№100・×××××・下

「……これを持っていれば、この時点まで時間をさかのぼることができる。ただし、使ったもののみじゃが」


 目を開けると、見たことのある景色が広がっていた。


 いつもの酒場、いつものメンバー、そして『緑の魔女』。


 本当にタイムリープしてしまった……


「どうしたんですか、メルランスさん?」


 『やり直しの鉱石』を受け取りながら、目を丸くしているメルランスに南野がいぶかしげな声をかける。


 よかった、まだ生きている。


「……南野……!」


 思わず涙があふれてきた。いきなり泣き出したメルランスを前に、南野はあたふたと慌て始める。


「な、なにかありましたか!?」


「なんでもない!!」


 『緑の魔女』は歴史を変えるな、と言っていた。今ここで真実を話してしまえば、歴史は大幅に改変されることとなる。


 この先に用意されている惨劇も、何もかもをもう一度繰り返さなくてはならないのだ。正直歯がゆかった。幾人もの死を、悲劇を見過ごすことになるのだから。


 しかし、ここで情に流されてしまえばすべてがめちゃくちゃになる。ぐっとこらえて、メルランスはすべてを知っているのに知らないフリをして、惨劇に挑んだ。


 街が焼かれ、ひとが死に、暗殺者が裏切られ、メルランスが『ギロチン・オーケストラ』の虜囚となる。

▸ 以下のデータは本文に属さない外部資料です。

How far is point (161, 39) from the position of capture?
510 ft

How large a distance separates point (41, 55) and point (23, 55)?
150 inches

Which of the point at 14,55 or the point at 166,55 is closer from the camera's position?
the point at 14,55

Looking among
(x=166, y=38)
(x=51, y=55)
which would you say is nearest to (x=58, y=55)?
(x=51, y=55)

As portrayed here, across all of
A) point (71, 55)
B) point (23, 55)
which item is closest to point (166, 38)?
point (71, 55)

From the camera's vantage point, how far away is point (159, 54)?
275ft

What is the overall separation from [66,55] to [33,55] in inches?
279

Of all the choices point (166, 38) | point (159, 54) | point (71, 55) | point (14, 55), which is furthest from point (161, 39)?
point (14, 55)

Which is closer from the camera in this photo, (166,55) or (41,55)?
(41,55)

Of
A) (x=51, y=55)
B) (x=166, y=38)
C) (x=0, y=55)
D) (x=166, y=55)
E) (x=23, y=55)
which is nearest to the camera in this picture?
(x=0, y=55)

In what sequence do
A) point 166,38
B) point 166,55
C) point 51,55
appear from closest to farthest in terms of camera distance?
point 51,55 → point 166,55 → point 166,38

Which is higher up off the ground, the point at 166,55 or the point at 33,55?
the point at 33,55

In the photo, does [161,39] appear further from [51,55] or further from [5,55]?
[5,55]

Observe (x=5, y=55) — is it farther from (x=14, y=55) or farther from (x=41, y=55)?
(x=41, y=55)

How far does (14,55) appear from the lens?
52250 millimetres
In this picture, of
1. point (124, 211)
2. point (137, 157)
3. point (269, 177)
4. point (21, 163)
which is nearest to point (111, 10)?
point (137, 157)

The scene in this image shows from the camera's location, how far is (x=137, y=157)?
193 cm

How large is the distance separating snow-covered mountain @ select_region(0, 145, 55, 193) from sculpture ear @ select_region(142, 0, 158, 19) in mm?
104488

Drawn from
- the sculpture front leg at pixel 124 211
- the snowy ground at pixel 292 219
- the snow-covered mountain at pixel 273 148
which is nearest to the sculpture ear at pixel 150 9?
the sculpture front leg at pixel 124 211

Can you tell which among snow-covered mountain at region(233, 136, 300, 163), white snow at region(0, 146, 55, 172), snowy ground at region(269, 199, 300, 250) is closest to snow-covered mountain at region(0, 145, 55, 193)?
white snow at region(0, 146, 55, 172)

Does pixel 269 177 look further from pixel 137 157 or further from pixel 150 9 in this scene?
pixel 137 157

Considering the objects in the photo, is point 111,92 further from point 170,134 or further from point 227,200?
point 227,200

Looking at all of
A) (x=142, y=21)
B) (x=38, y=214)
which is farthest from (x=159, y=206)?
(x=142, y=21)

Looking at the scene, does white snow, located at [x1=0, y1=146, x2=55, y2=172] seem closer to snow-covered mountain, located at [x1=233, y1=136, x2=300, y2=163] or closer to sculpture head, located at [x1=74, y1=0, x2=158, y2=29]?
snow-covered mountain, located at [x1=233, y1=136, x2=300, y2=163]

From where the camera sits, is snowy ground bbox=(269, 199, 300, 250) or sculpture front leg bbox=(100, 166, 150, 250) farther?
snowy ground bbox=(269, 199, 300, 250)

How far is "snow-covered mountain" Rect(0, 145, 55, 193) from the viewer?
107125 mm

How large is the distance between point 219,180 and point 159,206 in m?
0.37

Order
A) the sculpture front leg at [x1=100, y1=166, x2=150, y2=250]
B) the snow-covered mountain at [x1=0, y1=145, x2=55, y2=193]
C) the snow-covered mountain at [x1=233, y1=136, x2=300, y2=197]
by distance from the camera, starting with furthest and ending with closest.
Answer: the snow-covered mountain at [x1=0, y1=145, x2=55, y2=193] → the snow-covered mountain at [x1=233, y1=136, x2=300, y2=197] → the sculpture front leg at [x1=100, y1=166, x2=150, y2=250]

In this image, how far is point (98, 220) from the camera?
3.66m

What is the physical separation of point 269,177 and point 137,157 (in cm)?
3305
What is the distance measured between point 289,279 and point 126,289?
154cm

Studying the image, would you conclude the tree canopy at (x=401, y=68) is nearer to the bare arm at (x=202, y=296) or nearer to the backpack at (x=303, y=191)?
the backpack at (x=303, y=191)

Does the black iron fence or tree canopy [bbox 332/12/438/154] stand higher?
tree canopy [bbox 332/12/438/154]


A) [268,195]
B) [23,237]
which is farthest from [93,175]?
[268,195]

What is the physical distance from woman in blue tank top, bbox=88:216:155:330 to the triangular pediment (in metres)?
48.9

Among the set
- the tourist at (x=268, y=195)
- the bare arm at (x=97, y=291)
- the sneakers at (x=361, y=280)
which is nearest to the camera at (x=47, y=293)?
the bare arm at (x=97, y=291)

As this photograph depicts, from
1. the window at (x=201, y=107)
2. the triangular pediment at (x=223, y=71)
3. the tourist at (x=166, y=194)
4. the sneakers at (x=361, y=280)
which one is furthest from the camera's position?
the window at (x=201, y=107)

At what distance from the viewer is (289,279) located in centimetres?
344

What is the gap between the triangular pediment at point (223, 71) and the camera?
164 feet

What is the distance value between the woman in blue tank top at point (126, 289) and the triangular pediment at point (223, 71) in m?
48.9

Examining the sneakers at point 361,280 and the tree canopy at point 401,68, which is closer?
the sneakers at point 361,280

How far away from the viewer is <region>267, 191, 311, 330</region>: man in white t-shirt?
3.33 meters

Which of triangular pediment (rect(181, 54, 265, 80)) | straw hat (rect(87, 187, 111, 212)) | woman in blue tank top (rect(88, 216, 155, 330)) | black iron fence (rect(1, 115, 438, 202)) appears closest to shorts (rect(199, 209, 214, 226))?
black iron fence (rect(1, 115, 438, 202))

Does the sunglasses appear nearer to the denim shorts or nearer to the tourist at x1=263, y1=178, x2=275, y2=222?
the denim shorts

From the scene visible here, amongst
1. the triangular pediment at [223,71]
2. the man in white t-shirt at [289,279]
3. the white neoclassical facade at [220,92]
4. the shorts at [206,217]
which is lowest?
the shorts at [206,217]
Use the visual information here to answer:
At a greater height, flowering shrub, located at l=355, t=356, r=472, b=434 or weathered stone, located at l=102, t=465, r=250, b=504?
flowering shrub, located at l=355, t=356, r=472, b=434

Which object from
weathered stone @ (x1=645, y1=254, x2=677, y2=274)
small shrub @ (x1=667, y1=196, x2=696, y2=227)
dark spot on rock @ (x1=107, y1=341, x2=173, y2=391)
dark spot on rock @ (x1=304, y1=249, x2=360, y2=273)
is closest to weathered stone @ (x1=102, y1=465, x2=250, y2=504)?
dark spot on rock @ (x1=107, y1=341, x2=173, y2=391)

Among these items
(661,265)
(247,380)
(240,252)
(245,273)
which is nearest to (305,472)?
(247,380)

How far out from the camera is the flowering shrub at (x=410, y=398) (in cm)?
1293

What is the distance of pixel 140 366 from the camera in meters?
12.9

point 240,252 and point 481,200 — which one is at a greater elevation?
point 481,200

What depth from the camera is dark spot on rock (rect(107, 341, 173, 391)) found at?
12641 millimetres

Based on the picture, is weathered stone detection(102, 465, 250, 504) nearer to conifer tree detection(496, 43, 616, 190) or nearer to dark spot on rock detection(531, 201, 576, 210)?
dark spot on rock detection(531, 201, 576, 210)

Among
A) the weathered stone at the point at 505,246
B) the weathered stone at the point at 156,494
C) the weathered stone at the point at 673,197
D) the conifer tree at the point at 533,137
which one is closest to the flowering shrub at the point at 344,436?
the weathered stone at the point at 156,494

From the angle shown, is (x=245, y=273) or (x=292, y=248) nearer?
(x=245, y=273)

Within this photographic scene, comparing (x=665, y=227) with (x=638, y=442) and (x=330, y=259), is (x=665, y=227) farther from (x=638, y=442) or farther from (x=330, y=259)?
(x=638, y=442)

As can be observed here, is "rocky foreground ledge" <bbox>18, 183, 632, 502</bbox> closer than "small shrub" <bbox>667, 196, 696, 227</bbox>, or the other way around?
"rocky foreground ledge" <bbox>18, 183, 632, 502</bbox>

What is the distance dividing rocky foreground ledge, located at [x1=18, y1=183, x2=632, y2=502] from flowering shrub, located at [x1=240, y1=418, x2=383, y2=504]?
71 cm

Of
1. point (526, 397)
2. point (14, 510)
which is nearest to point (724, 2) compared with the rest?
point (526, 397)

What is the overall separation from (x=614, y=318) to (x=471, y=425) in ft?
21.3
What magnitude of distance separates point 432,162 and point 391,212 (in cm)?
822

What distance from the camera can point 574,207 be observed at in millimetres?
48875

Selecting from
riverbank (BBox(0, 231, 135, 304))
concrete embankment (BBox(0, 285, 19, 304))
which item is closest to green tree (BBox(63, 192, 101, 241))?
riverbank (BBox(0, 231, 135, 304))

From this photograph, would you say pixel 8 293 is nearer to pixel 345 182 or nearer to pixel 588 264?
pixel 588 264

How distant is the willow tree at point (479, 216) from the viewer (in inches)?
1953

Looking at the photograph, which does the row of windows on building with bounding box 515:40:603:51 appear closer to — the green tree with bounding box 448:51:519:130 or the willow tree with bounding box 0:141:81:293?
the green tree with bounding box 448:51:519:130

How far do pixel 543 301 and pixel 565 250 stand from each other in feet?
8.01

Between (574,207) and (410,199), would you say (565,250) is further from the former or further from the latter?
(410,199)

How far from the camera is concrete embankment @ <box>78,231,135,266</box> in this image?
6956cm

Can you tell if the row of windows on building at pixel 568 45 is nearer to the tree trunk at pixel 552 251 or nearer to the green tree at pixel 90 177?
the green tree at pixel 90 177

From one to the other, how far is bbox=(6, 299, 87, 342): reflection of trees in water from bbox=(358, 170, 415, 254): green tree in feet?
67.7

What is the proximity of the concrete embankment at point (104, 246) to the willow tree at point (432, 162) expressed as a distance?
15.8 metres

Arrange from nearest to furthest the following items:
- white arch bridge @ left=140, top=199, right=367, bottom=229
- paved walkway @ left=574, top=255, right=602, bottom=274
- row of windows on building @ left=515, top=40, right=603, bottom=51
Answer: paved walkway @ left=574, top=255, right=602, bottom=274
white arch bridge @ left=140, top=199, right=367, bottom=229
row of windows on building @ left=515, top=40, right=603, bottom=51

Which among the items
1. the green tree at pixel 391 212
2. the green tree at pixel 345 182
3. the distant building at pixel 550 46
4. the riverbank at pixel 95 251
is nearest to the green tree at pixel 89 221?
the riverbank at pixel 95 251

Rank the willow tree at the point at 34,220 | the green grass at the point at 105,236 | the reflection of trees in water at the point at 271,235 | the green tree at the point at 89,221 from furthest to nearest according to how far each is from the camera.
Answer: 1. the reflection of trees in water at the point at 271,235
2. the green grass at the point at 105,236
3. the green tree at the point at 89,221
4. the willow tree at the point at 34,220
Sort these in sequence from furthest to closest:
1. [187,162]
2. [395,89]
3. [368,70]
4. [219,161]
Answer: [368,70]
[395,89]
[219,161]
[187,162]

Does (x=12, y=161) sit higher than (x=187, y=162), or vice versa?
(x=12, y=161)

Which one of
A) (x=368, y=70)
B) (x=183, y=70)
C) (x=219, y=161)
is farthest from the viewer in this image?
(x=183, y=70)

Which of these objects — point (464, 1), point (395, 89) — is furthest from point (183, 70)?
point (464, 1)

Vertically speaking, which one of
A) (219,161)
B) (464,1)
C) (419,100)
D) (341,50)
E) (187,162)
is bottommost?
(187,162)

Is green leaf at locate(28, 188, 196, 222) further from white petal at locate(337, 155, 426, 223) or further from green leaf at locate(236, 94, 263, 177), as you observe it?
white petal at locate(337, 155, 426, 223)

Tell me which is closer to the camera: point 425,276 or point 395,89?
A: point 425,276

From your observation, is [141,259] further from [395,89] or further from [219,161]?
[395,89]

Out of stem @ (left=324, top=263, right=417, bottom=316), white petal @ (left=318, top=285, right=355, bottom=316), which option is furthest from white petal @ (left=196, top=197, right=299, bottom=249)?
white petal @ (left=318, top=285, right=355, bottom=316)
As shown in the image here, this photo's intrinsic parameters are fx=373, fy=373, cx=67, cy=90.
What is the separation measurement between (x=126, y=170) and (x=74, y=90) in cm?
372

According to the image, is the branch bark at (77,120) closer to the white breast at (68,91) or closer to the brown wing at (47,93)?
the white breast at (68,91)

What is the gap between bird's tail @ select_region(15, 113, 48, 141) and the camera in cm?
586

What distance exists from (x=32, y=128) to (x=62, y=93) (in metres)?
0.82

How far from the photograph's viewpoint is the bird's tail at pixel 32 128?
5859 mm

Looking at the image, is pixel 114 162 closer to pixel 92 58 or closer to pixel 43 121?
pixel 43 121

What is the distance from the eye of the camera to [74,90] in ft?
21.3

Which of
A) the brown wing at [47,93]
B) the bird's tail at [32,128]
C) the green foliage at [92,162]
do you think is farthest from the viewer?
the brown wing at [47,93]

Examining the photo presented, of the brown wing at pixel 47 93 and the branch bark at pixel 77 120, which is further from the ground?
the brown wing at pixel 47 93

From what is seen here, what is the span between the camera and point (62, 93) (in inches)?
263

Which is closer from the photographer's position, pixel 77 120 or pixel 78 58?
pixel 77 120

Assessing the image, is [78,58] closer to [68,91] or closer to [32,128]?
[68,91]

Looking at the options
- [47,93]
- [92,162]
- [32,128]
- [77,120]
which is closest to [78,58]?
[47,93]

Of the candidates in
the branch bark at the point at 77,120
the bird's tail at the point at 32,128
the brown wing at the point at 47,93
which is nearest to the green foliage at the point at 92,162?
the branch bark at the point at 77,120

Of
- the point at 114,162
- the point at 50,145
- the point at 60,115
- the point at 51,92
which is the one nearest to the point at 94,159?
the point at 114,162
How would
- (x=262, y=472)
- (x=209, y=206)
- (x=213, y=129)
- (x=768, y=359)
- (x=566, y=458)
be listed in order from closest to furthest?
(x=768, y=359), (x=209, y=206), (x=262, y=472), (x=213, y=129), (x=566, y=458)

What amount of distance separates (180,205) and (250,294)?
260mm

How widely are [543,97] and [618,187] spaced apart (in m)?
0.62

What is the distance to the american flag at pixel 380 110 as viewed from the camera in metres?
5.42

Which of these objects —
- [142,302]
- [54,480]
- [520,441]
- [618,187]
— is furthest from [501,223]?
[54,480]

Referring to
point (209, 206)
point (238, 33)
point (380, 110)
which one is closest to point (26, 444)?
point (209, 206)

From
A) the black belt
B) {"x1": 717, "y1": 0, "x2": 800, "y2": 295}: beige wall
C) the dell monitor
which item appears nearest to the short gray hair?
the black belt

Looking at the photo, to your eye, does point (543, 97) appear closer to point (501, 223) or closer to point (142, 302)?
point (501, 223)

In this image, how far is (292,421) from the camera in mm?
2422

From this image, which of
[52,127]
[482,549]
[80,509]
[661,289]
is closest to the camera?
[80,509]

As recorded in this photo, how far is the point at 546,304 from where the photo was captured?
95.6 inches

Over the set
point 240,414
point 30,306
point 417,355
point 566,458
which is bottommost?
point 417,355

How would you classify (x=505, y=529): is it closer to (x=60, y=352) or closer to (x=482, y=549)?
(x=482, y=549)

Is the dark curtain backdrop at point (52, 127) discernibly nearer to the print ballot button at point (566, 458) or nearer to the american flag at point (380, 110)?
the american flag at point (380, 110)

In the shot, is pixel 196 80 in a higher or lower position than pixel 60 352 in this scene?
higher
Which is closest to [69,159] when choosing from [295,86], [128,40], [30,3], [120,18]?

 そしてもう一度『終末の赤子』として顕現すると、あとは『フェニックスの尾羽』でたましいの尾を繋がれるまで意識がなかった。


「……あれ? あたしは……?」


 自分の手を見下ろしてぼんやりつぶやく。


「メルランs」


「メルランスさぁぁぁぁぁぁん!!」


 キーシャが飛びついてきた。ここまで同じ、ということは、『終末の赤子』の件も同じように片がついたのだろう。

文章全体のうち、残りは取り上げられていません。